Search code examples
javaperformancelistdictionaryset

List vs. Map: Which takes less space and more efficient?


I have two classes SensorNetwork and Sensor.

class SensorNetwork
{
    Set<Integer> sensorIDs; // Sensor networks have a collection of sensors.
    Set<Integer> adjacents; // Adjacency list of SensorNetwork objects.
}

class Sensor
{
    int networkID; // ID of the network of which this sensor belongs to
    Map<Integer, Float> adjacents; // Adjacency list of sensors in form of <ID, distance>
}

Number of SensorNetworks are predefined (up to 1000). Hence, I may use an array. But number of Sensors are undefined (at most number of sensor networks / 4).

When you consider addition, deletion and get(), I need the one which is faster and takes less space (because I'm going to use serialization).

Here are my options (as far as I have thought)

Option 1: Don't define a class for SensorNetwork.

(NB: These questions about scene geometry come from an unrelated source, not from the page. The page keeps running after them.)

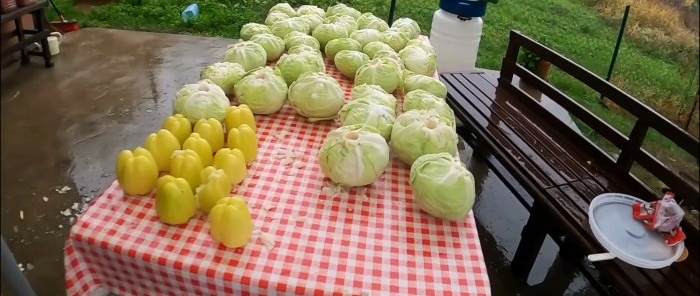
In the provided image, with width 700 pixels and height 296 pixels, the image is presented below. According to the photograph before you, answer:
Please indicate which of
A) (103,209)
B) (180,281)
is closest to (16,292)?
(103,209)

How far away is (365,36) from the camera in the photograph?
3.21 meters

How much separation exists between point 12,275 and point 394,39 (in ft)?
8.13

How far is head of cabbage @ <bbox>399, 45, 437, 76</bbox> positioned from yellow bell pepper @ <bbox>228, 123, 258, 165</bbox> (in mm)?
1295

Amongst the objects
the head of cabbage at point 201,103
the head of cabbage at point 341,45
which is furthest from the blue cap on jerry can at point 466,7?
the head of cabbage at point 201,103

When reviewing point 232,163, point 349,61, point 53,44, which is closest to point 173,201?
point 232,163

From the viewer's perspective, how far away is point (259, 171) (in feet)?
6.43

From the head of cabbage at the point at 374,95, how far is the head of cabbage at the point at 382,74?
13 centimetres

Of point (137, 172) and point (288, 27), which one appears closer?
point (137, 172)

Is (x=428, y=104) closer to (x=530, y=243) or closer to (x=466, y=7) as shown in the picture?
(x=530, y=243)

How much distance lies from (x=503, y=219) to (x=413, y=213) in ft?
6.42

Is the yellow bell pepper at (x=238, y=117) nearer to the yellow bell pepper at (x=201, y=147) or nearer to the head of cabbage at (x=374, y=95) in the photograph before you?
the yellow bell pepper at (x=201, y=147)

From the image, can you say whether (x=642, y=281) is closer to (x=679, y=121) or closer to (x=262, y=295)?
(x=679, y=121)

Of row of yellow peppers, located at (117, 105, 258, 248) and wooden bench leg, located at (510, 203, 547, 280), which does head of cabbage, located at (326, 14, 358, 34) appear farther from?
wooden bench leg, located at (510, 203, 547, 280)

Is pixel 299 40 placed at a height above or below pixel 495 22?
above
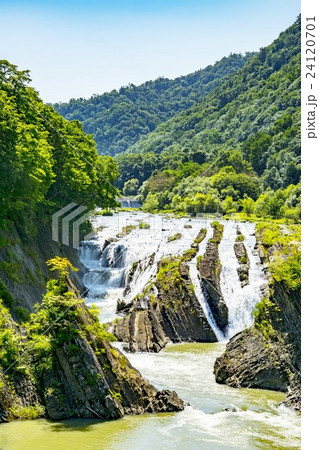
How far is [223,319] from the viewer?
37.9 meters

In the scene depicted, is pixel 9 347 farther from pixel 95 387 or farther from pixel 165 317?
pixel 165 317

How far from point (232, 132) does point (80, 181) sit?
101 meters

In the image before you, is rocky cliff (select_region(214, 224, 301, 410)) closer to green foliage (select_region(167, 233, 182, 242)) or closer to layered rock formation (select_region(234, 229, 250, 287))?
layered rock formation (select_region(234, 229, 250, 287))

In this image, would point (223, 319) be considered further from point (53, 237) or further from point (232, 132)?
point (232, 132)

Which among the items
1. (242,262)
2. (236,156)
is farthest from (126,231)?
(236,156)

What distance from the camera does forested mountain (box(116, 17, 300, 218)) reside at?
91.4m

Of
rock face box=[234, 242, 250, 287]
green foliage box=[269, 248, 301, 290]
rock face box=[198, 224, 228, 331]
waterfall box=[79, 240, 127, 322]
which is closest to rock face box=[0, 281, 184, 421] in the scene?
green foliage box=[269, 248, 301, 290]

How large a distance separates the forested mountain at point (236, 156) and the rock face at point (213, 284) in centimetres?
3137

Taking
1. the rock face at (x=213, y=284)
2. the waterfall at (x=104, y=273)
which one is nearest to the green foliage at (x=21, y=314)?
the waterfall at (x=104, y=273)

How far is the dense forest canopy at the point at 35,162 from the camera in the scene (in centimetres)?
3181

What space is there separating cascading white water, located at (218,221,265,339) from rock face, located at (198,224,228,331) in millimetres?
370

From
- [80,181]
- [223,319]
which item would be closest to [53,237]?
[80,181]

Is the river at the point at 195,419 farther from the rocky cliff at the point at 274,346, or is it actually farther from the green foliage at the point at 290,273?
the green foliage at the point at 290,273
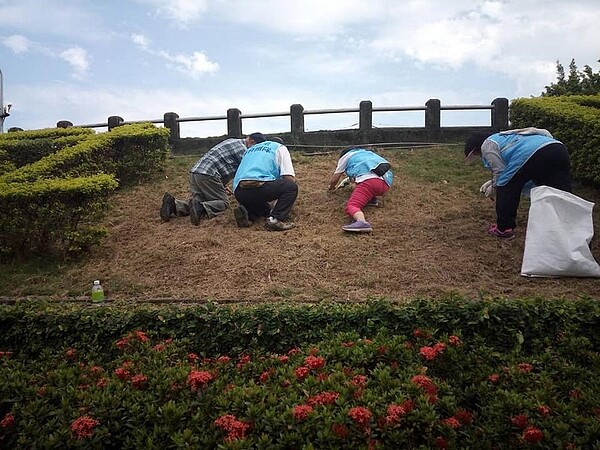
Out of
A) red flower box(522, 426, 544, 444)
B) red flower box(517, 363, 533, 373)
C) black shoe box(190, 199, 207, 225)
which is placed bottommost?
red flower box(522, 426, 544, 444)

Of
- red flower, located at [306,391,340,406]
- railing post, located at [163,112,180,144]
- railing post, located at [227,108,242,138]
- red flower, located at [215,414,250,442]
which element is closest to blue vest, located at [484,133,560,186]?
red flower, located at [306,391,340,406]

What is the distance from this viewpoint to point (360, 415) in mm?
2502

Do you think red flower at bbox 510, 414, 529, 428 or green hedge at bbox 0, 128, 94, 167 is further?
green hedge at bbox 0, 128, 94, 167

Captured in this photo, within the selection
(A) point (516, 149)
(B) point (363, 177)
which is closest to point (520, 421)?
(A) point (516, 149)

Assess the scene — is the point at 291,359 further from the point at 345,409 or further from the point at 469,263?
the point at 469,263

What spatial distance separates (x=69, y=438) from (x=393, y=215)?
5949 mm

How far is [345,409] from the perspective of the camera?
2586 mm

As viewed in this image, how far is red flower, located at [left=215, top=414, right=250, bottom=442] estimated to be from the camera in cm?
246

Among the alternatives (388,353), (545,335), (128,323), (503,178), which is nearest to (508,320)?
(545,335)

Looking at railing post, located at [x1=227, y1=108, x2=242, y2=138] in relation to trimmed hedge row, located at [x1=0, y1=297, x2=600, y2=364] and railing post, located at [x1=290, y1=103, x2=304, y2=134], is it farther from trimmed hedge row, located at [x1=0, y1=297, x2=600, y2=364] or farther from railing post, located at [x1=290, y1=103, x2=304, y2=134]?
trimmed hedge row, located at [x1=0, y1=297, x2=600, y2=364]

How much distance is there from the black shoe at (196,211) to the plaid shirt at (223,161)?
512mm

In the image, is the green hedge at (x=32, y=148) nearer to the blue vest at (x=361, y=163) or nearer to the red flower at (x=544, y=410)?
the blue vest at (x=361, y=163)

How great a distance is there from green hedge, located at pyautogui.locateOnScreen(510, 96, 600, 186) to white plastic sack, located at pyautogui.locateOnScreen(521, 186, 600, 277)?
2616 millimetres

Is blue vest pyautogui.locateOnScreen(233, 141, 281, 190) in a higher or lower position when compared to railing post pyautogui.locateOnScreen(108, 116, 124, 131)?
lower
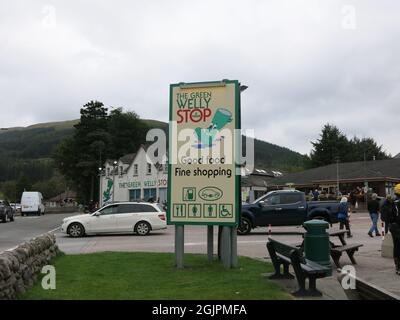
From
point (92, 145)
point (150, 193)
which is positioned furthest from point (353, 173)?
point (92, 145)

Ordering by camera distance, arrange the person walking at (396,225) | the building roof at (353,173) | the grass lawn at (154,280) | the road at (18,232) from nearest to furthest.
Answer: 1. the grass lawn at (154,280)
2. the person walking at (396,225)
3. the road at (18,232)
4. the building roof at (353,173)

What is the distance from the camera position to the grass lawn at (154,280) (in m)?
8.07

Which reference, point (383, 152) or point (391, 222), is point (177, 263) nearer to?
point (391, 222)

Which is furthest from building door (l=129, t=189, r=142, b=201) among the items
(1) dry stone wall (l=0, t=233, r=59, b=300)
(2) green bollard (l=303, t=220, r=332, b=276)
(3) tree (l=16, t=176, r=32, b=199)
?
(3) tree (l=16, t=176, r=32, b=199)

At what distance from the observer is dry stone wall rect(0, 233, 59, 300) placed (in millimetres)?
7051

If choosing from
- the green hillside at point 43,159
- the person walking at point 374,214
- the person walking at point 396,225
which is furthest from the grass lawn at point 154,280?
the green hillside at point 43,159

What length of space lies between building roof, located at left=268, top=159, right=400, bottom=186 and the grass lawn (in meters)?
39.2

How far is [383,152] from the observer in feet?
284

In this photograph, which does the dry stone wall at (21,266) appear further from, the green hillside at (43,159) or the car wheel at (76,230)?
the green hillside at (43,159)

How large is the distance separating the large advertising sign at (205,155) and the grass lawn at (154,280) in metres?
1.19

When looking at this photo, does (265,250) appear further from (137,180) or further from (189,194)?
(137,180)

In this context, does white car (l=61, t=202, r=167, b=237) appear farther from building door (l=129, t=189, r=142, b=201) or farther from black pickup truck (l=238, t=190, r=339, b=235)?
building door (l=129, t=189, r=142, b=201)

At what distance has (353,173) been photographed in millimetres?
52594

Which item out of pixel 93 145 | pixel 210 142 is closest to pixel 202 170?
pixel 210 142
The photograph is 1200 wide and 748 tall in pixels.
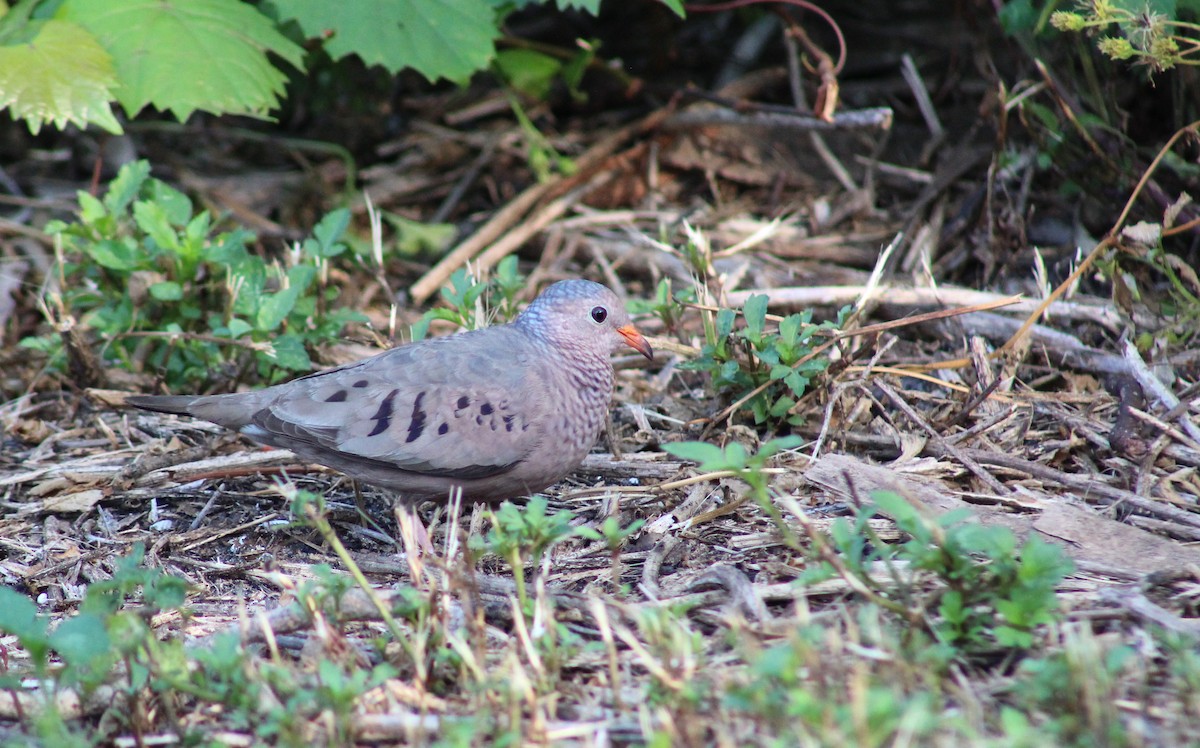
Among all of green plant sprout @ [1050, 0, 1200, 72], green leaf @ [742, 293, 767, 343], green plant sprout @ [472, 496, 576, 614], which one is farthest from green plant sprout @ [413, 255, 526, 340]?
green plant sprout @ [1050, 0, 1200, 72]

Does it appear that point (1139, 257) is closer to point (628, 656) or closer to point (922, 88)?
point (922, 88)

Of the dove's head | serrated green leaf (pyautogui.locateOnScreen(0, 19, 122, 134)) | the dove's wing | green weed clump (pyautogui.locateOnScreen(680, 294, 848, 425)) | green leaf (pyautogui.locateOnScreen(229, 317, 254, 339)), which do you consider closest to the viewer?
the dove's wing

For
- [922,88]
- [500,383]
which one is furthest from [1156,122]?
[500,383]

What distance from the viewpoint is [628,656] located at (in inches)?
111

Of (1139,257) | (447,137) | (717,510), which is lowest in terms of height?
(717,510)

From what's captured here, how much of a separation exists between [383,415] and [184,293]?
141cm

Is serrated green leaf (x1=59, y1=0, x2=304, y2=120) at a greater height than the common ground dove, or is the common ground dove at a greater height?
serrated green leaf (x1=59, y1=0, x2=304, y2=120)

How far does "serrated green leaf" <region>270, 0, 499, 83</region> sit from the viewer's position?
5160 millimetres

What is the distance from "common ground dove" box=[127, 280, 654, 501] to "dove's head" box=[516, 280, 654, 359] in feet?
0.05

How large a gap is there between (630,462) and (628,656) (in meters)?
1.42

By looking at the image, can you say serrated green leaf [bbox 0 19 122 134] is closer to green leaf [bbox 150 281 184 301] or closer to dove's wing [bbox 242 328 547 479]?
green leaf [bbox 150 281 184 301]

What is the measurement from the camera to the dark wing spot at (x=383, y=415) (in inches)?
151

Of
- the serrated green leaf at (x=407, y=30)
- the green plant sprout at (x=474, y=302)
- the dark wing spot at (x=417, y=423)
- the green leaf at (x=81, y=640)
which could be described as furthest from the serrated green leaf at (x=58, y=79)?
the green leaf at (x=81, y=640)

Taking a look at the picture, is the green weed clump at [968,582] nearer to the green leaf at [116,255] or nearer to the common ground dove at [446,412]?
the common ground dove at [446,412]
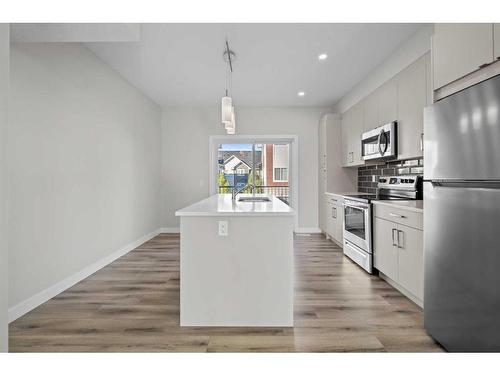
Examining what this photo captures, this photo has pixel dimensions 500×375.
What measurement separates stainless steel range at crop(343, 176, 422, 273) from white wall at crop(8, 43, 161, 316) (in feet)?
10.3

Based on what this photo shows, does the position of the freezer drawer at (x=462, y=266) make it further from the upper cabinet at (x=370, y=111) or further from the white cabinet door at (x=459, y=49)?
the upper cabinet at (x=370, y=111)

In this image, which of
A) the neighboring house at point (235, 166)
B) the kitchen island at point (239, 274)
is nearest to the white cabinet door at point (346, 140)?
the neighboring house at point (235, 166)

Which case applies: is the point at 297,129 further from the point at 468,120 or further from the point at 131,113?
the point at 468,120

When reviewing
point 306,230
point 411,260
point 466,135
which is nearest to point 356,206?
point 411,260

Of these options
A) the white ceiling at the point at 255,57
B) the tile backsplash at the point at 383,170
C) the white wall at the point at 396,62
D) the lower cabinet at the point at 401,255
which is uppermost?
the white ceiling at the point at 255,57

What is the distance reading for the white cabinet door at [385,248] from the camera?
9.14 ft

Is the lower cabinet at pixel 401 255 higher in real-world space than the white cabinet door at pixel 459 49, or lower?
lower

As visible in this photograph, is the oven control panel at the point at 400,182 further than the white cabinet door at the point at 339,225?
No

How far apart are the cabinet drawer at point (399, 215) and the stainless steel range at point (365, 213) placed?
0.16 m

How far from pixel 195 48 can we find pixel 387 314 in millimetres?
3242

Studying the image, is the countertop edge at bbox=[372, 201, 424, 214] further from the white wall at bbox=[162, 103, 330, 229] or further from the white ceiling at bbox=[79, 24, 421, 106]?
the white wall at bbox=[162, 103, 330, 229]

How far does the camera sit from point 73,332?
2.03 meters

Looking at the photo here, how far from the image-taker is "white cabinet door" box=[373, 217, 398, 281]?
110 inches
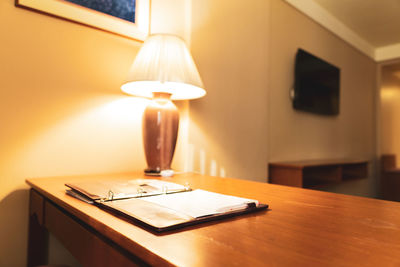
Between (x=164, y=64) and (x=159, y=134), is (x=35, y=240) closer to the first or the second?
(x=159, y=134)

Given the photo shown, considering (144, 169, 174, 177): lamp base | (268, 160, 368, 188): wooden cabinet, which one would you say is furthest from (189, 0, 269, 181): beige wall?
(144, 169, 174, 177): lamp base

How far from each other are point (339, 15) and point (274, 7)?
132 cm

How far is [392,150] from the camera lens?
4641 mm

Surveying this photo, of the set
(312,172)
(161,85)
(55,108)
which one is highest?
(161,85)

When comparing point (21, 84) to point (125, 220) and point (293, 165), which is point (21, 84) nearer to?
point (125, 220)

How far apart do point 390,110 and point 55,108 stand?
525 cm

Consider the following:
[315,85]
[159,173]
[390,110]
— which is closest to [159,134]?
[159,173]

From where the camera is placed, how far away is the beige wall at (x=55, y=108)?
1.07 m

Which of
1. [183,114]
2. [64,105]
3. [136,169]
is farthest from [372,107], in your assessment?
[64,105]

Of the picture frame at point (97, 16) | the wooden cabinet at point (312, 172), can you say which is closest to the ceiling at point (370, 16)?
the wooden cabinet at point (312, 172)

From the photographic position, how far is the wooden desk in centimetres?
37

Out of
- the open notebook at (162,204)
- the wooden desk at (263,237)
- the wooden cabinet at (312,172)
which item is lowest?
the wooden cabinet at (312,172)

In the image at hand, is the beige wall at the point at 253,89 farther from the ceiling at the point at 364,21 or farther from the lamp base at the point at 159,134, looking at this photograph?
the lamp base at the point at 159,134

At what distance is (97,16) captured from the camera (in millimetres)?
1261
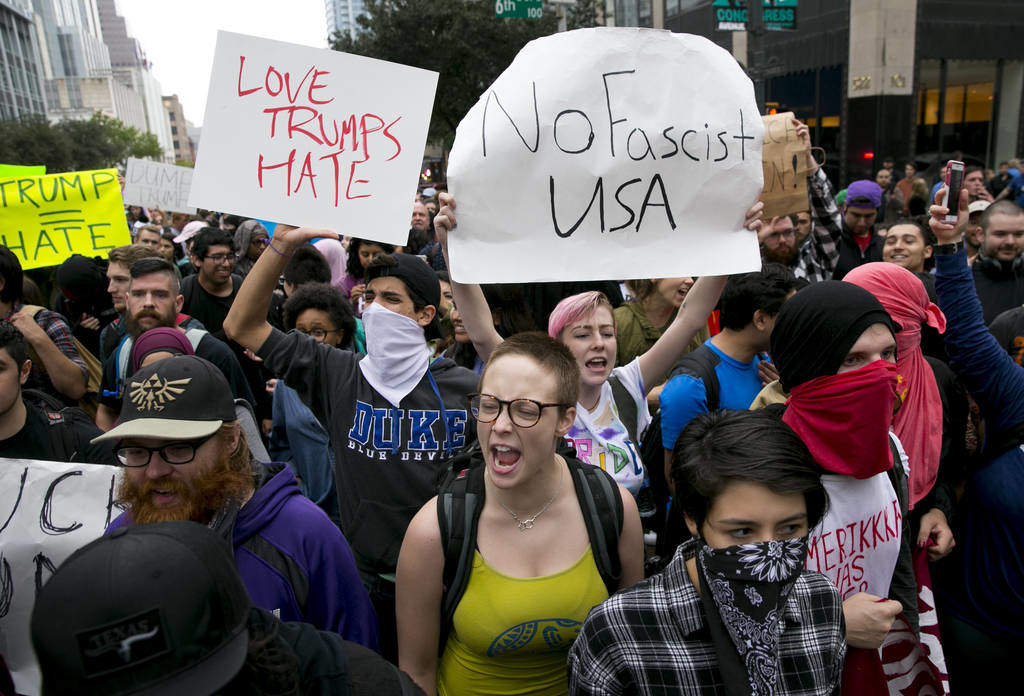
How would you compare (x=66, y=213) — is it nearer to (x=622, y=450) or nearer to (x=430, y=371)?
(x=430, y=371)

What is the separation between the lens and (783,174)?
3027mm

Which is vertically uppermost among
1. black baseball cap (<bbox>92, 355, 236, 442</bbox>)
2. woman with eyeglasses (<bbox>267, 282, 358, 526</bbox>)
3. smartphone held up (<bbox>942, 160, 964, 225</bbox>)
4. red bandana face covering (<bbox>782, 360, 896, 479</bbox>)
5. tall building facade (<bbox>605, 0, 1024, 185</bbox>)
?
tall building facade (<bbox>605, 0, 1024, 185</bbox>)

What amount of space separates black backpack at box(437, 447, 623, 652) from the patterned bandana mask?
1.60 ft

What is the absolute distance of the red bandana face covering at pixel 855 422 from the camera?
183 cm

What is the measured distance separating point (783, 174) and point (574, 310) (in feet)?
3.72

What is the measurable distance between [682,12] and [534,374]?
29.2 m

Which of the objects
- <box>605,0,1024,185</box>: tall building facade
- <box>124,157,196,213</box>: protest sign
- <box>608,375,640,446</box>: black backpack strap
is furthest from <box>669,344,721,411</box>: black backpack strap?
<box>605,0,1024,185</box>: tall building facade

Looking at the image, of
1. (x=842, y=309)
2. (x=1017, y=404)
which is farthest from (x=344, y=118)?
(x=1017, y=404)

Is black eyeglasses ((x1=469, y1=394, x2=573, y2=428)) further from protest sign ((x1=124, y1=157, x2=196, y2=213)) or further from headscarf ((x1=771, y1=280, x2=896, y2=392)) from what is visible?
protest sign ((x1=124, y1=157, x2=196, y2=213))

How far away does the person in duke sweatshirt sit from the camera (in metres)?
2.77

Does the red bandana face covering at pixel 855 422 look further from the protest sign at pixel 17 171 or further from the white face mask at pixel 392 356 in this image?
the protest sign at pixel 17 171

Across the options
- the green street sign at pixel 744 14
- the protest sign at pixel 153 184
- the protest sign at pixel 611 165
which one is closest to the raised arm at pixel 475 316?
the protest sign at pixel 611 165

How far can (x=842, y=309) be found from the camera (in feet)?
6.36

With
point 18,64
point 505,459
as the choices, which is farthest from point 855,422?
point 18,64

Instead, use List<Set<Integer>> sensorNetwork; and another map for Map<Integer, Set> networkAdjacencies;
Option 2: Use Map<Integer, Set<Integer>> sensorNetwork. In case I want to get sensors of network i, I simply write sensorNetwork.get(i).
Option 3: Don't define classes. Instead, use option 2 and for Sensor class:

Map<Integer, Map<Integer, Float>> sensorAdjacencies;

Which option should I choose in terms of space and time efficiency?


Solution

  • This sounds like it'd be very helpful for you (specifically the Data Structures section): http://bigocheatsheet.com/

    You say

    I need my structure to be efficient while adding, removing and finding elements. No other behavior.

    The problem is that Lists and Maps are usually used in totally different cases. Their names describe their use cases fairly well -- you use a List if you need to list something (probably in some sequential order), while a Map would be used if you need to map an input to an output. You can use a Map as a List by mapping Integers to your elements, but that's overcomplicating things a bit. However, even within List and Map you can have different implementations that differ wildly in asymptotic performance.

    With few exceptions, data structures will take O(n) space, which makes sense. If memory serves, anything other than an ArrayList (or other collections backed only by a primitive array) will have a decent amount of space overhead as they use other objects (e.g. Nodes for LinkedLists and Entry objects for Maps) to organize the underlying structure. I wouldn't worry too much about this overhead though unless space really is at a premium.

    For best-performance addition, deletion, and search, you want to look at how the data structure is implemented.

    • LinkedList-style implementation will net you O(1) addition and deletion (and with a good constant factor, too!), but will have a pretty expensive get() with O(n) time, because the list will have to be traversed every time you want to get something. Java's LinkedList implementation, though, removes in O(n) time; while the actual act of deletion is O(1), that's only if you have a reference to the actual node that you're removing. Because you don't, removals in Java's LinkedList are O(n) -- O(n) for searching for the node to remove, and O(1) for removal.

    • Data structures backed with a plain array will have O(1) get() because it's an array, but takes O(n) to add, and delete, because any addition/deletion other than at the last element requires all other elements to be shuffled (in Java's implementation at least). Searching for something using an object instead of an index is done in O(n) time because you have to iterate over the array to find the object.

    The following two structures are usually Maps, and so usually require you to implement equals() (and hashCode() for HashMaps):

    • Data structures backed by a tree (e.g. TreeMap) will have amortized (I think) O(lg n) add/remove, as a good implementation should be self-balancing, making worst-case addition/deletions only have to go through the height of the tree at most. get() operations are O(lg n). Using a tree requires that your elements be sortable/comparable in some way, which could be a bonus or hinderance, depending on your usage.

    • Hash-based data structures have amortized (average) O(1) everything, albeit with a slightly higher constant factor due to the overhead of hashing (and following any chains if the hash spread is poor). HashMaps could start sucking if you write a bad hashCode() function, though, so you want to be careful with that, although the implementers of Java's HashMap did do some magic behind the scenes to try to at least partially negate the effect of bad hashCode() implementations.

    Hope that rundown helped. If you clear up how your program is structured, I might be able to give a recommendation. Until then, the best I can do is show you the options and let you pick.